**Requirement 1:**
According to the passage on a Swedish Christmas season, why are Jul-klappar a serious and mercantile affair in Sweden?
**Requirement 2:**
Summarize the passage on a Swedish Christmas season in two sentences.

**Exercise passage:**
== Segment start ==

Now I am trying to get some clothing made up. The dress-maker brings me home a dress fhreequarters done, after keeping it a wearisome time in hands. When I want her to finish it, she says, "Jag har inte tid," because Jul is coming; but the little lady—little is a pet word, meaning dear—may be sure she will come and take it away, and finish it very soon. And then the bill is produced, and the little lady will be so very good as to pay it. I am patted, and clapped, and coaxed, until the bill is paid; and with a promise that, as soon as she has "time," she will do all the noble little lady requires, she curtsies out of the room.

I go, after some "time" lost in waiting, and in going after such work-people, to complain to my hostess; who looks very wise and kind, and says, "Man kan inte hjelpe det. They have not time, and they want their little money. One cannot help it."

Now every fair hand one sees is engaged in preparing Jul-klappar, which droll word signifies Christmas presents—a really serious and mercantile sort of affair in Sweden: for it is a sort of exchange, which is expected to be pretty equal in value. Every face one meets has Jul-klappar in its regards; every lip that speaks to you is sure to utter the word "Jul" before it is silent.

== Segment end ==

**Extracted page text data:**
== Segment start ==

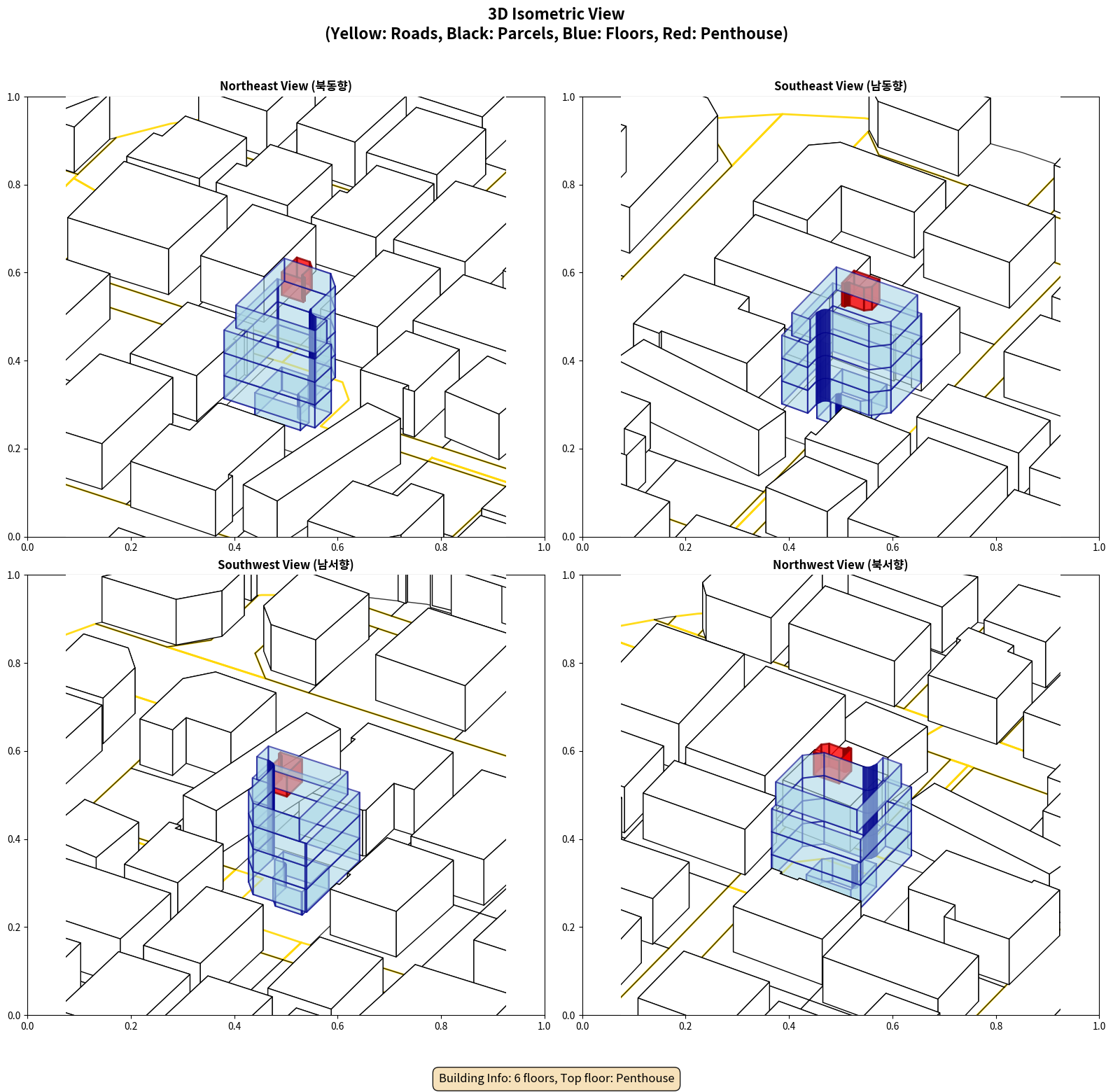 3D Isometric View
(Yellow: Roads, Black: Parcels, Blue: Floors, Red: Penthouse)

Northeast View (북동향)

1.0
0.8
0.6
0.4
0.2
0.0
0.0 0.2 0.4 0.6 0.8 1.0

Southeast View (남동향)

1.0
0.8
0.6
0.4
0.2
0.0
0.0 0.2 0.4 0.6 0.8 1.0

Southwest View (남서향)

1.0
0.8
0.6
0.4
0.2
0.0
0.0 0.2 0.4 0.6 0.8 1.0

Northwest View (북서향)

1.0
0.8
0.6
0.4
0.2
0.0
0.0 0.2 0.4 0.6 0.8 1.0

Building Info: 6 floors, Top floor: Penthouse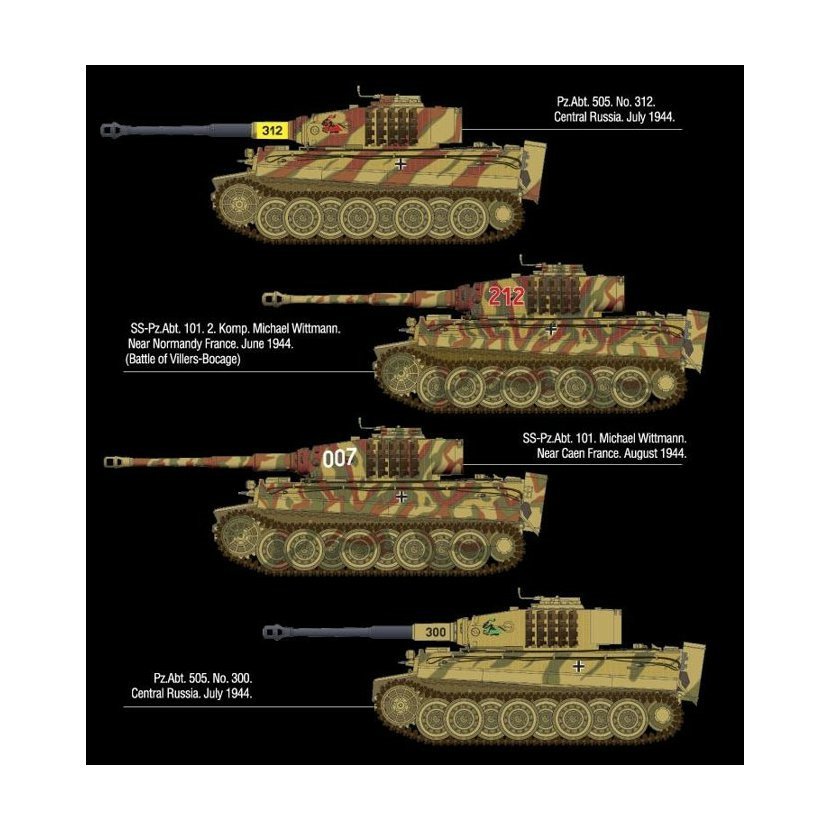 312

Pz.Abt. 505. No. 312.
Central Russia. July 1944.

212

SS-Pz.Abt. 101. 2. Komp. Michael Wittmann.
Near Normandy France. June 1944.
(Battle of Villers-Bocage)

007

SS-Pz.Abt. 101. Michael Wittmann.
Near Caen France. August 1944.

300

Pz.Abt. 505. No. 300.
Central Russia. July 1944.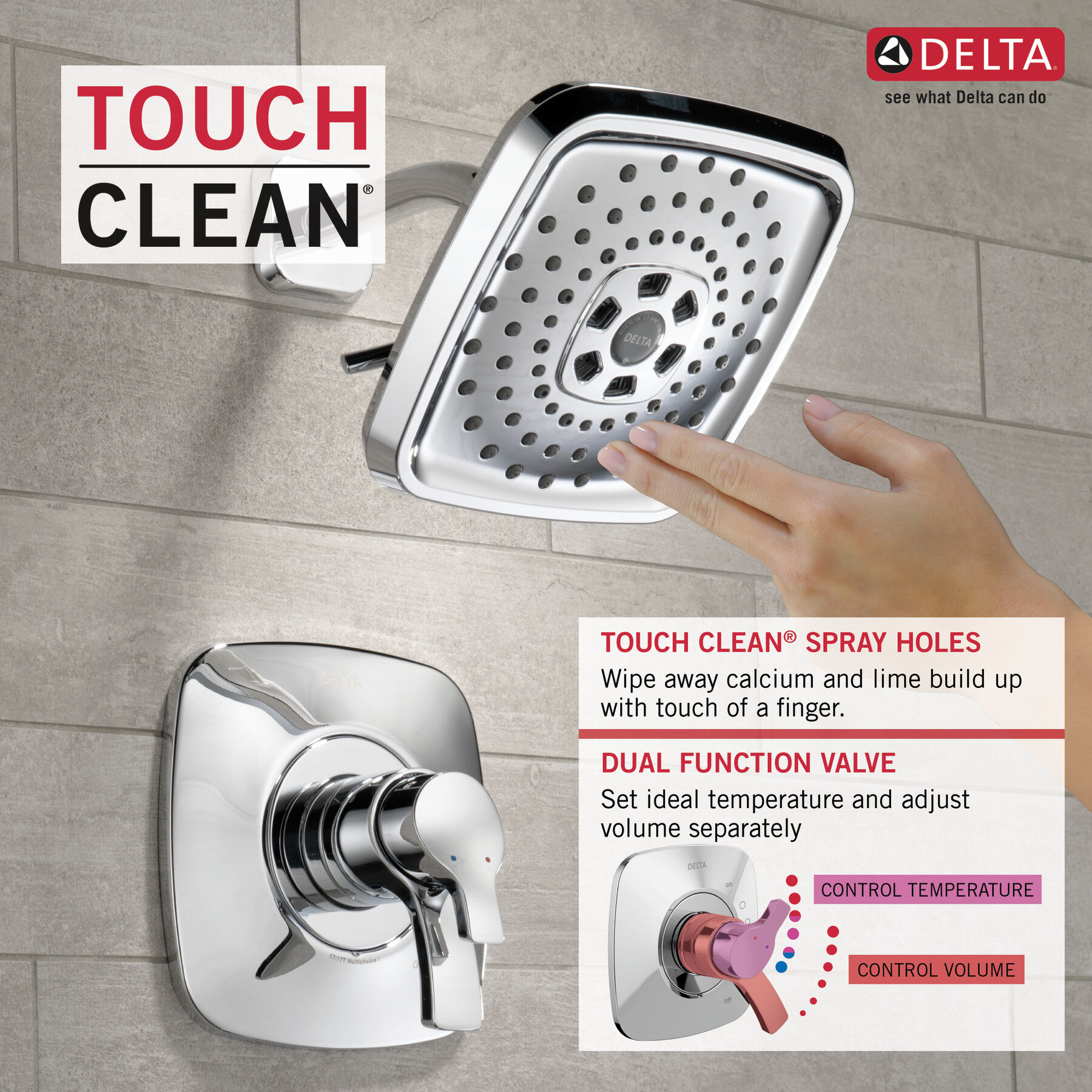 TOUCH CLEAN®

DELTA
see what Delta can do

DELTA

DELTA

17/17T Multichoice

TOUCH CLEAN® SPRAY HOLES
Wipe away calcium and lime build up with touch of a finger.

DUAL FUNCTION VALVE
Set ideal temperature and adjust volume separately

DELTA
on
off

CONTROL TEMPERATURE
CONTROL VOLUME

== Segment end ==

**Result 1:**
Jul-klappar, or Christmas presents, are a kind of exchange, and the gifts traded are expected to be fairly equal in value.

**Result 2:**
The narrator tries to get clothing made, but a dressmaker returns a dress only three-quarters done, pleads no time because Jul is coming, and coaxes payment of the bill anyway, and the hostess says it cannot be helped because such workers have no time and want their money. Meanwhile everyone is busy preparing Jul-klappar, Christmas presents exchanged with the expectation of roughly equal value, and the word "Jul" is on every lip.